We believe that the current methodology has its limitation and that needs to be acknowledged. Since we conducted repeated visits (seven days) with the mothers, it is very difficult to rule out the possibility of social desirability bias in the response to the child feeding questions. Mothers could respond favorably to the breastfeeding practices questions in the subsequent interviews. The strength of this study is the use of itemized check list in order to minimize recall bias during the assessment of recall since birth, the use of randomly selected infants and the use of standardized questionnaire.

Conclusion

A single 24 h recall method substantially overestimates the prevalence of exclusive breastfeeding among infants aged 0 - < 6 months compared to repeated 24 h recalls over a seven day period. Recall since birth and seven repeated 24 h recall methods gave a comparable EBF prevalence. Therefore, our findings encourage using repeated 24 h recall over a one week period to have a plausible estimate of EBF, in settings where conducting repeated 24 h recall measurements is viable. A recall of infant feeding practices over the previous seven day period might be a valid alternative, although this method was not examined in this study. Based on our findings we recommend policy makers reconsider the use of single 24 h recall in assessing EBF prevalence. We recommend further validation work of the seven days recall method.

Abbreviations

DSS: 

Demographic Surveillance System

EBF: 

Exclusive Breastfeeding

PCA: 

Principal Component Analysis

WHO: 

World Health Organization

Declarations

Acknowledgments

We would like to thank Addis Ababa University for facilitating the conduct of the research. We would also like to thank the study participants, the supervisors and data collectors without whom this wouldn’t have been a reality.

Funding

Not applicable.

Availability of data and materials

Data sets used and/or analyzed during the current study is available from the corresponding author on reasonable request.

Authors’ contributions

EHF initiated the research, wrote the research proposal, conducted the research, entered the data, analyzed the data and wrote the manuscript. RY wrote the research proposal, conducted the research, analyzed the data and wrote the manuscript. BS wrote the research proposal, conducted the research, analyzed the data and wrote the manuscript. SHG: wrote the research proposal, conducted the research, analyzed the data and wrote the manuscript. All authors read and approved the final manuscript.

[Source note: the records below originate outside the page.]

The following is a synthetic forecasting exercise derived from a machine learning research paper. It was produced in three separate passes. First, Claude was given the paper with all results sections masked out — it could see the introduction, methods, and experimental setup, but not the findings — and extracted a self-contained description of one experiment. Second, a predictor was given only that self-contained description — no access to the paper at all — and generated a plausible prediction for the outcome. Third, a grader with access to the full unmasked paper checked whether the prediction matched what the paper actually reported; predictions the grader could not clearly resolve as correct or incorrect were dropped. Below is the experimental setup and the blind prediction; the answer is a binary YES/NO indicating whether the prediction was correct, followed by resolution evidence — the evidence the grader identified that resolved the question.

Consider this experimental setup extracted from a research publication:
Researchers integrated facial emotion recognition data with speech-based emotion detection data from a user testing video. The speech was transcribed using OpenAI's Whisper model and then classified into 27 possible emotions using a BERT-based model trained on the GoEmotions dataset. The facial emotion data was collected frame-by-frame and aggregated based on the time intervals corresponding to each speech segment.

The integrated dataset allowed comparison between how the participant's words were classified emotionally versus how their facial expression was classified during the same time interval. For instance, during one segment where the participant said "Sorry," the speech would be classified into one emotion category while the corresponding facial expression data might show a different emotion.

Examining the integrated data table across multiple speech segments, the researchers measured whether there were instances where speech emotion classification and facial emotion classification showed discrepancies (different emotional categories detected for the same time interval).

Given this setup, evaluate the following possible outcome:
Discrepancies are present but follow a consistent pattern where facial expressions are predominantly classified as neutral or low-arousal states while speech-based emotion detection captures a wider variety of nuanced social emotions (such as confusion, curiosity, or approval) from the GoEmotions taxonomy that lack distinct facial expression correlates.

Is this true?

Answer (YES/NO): NO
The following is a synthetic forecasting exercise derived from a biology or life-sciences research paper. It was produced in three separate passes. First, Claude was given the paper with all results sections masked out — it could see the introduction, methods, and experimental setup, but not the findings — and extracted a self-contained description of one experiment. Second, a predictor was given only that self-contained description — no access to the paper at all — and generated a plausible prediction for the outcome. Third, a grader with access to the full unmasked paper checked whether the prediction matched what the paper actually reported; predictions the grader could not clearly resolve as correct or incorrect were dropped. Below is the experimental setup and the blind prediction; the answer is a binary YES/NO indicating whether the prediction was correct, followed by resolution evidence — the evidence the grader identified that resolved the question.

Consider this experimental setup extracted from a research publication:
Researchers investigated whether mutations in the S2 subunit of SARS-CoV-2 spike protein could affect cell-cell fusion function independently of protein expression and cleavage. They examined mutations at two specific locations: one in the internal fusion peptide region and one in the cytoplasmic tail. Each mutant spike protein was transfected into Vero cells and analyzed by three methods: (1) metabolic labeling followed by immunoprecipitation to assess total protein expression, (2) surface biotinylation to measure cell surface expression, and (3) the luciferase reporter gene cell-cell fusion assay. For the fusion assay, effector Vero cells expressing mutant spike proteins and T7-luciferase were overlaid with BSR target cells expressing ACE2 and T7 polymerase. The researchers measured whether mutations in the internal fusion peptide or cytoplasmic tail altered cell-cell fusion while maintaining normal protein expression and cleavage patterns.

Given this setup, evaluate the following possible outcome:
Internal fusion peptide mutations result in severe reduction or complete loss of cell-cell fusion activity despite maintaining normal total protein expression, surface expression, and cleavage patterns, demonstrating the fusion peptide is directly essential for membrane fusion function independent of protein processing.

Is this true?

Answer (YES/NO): NO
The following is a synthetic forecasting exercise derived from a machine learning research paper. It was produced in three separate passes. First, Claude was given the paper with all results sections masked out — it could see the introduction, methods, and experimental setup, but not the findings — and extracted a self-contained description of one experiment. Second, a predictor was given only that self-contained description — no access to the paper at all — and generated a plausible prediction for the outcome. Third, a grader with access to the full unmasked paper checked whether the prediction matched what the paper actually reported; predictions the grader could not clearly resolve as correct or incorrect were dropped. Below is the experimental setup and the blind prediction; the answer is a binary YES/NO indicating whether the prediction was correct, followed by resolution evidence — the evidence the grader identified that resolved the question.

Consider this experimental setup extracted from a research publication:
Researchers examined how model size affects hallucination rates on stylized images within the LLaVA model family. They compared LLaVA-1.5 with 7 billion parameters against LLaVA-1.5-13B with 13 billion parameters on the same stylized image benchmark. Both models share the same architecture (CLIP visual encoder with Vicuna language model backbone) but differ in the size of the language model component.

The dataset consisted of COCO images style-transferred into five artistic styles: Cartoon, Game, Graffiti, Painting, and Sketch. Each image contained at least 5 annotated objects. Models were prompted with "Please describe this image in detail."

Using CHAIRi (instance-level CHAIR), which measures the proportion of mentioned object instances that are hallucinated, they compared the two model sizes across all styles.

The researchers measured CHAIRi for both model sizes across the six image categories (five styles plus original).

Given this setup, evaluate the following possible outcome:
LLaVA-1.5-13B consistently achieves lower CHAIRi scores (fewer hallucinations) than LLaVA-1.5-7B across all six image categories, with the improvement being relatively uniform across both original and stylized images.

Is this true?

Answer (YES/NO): NO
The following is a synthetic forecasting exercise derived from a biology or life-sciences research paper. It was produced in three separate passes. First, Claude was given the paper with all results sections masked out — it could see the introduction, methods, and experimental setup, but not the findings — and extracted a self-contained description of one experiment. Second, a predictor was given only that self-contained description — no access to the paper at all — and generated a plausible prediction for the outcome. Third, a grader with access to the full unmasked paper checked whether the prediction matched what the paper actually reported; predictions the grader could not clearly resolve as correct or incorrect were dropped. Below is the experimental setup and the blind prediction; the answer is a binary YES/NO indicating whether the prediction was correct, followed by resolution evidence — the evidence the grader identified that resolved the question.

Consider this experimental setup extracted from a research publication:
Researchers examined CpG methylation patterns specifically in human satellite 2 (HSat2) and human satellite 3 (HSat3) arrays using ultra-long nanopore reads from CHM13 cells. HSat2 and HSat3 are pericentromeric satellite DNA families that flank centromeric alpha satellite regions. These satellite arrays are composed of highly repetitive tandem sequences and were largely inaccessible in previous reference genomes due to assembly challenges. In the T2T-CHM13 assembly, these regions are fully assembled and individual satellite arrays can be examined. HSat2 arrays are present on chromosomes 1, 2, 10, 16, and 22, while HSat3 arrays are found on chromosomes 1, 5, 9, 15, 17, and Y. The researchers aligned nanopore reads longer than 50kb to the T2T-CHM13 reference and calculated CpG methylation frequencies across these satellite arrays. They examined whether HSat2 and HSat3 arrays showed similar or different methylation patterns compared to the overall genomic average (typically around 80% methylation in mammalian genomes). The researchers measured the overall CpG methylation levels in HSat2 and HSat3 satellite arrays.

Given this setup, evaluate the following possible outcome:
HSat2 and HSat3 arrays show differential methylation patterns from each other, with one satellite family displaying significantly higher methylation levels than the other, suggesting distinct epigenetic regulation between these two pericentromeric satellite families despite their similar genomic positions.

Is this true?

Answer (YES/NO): NO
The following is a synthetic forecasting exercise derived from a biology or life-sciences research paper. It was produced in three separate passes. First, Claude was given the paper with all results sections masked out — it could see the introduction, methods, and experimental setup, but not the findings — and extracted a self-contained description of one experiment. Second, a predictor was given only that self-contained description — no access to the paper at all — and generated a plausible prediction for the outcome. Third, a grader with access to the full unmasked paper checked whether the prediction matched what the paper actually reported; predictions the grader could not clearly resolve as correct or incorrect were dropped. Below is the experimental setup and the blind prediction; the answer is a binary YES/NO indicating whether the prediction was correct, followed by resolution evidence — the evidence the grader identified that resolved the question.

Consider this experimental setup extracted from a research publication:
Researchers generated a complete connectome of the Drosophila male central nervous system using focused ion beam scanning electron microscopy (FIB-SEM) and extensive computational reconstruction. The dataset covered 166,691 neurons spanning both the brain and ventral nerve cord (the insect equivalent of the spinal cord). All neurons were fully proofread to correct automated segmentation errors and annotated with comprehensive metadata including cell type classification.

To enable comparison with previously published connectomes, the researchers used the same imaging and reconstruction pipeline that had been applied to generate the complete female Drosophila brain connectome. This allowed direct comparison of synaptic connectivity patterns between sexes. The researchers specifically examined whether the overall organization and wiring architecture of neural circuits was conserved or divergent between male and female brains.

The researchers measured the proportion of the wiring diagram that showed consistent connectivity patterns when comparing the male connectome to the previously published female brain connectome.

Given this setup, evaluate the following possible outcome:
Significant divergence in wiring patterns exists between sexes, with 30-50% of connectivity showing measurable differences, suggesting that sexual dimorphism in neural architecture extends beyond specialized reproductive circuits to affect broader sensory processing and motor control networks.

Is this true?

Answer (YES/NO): NO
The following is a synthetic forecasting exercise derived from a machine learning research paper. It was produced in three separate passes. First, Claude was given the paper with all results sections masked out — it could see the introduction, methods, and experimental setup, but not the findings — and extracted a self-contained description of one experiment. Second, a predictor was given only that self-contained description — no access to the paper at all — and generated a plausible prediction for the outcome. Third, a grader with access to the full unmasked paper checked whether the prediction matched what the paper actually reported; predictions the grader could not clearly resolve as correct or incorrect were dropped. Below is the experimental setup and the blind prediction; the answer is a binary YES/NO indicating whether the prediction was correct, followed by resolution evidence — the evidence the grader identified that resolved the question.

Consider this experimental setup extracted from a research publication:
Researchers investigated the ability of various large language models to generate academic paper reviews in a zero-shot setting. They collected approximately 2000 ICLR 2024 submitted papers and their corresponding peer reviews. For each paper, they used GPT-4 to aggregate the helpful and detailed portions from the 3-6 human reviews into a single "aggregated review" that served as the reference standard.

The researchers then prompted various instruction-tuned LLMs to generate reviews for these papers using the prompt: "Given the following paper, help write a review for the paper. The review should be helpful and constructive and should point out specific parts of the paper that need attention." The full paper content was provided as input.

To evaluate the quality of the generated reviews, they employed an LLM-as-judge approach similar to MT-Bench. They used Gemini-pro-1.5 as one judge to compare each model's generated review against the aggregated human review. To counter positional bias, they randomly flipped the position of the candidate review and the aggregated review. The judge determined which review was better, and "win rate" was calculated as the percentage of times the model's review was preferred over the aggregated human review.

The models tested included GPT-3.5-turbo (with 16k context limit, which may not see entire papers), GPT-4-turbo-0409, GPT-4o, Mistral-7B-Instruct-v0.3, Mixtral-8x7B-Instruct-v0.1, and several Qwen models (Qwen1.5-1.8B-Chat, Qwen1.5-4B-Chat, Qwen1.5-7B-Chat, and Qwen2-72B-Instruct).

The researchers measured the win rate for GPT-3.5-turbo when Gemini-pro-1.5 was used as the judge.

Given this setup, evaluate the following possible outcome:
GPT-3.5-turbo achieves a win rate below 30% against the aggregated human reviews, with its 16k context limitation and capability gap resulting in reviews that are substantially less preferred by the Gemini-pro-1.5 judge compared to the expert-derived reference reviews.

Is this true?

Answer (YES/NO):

Ethics approval and consent to participate

The study received ethical approval from the Research Ethical Committee of School of Public Health, Addis Ababa University. Then written informed consent was obtained from the participants, after the necessary explanation about the purpose, procedures, benefits, risks of the study. After getting informed consent from the respondents the right of the respondents to refuse answer for few or all of the questions was respected. All the interviews with the subjects were made with strict privacy.

Consent for publication

Not applicable.

Competing interests

The authors declare that they have no competing interests.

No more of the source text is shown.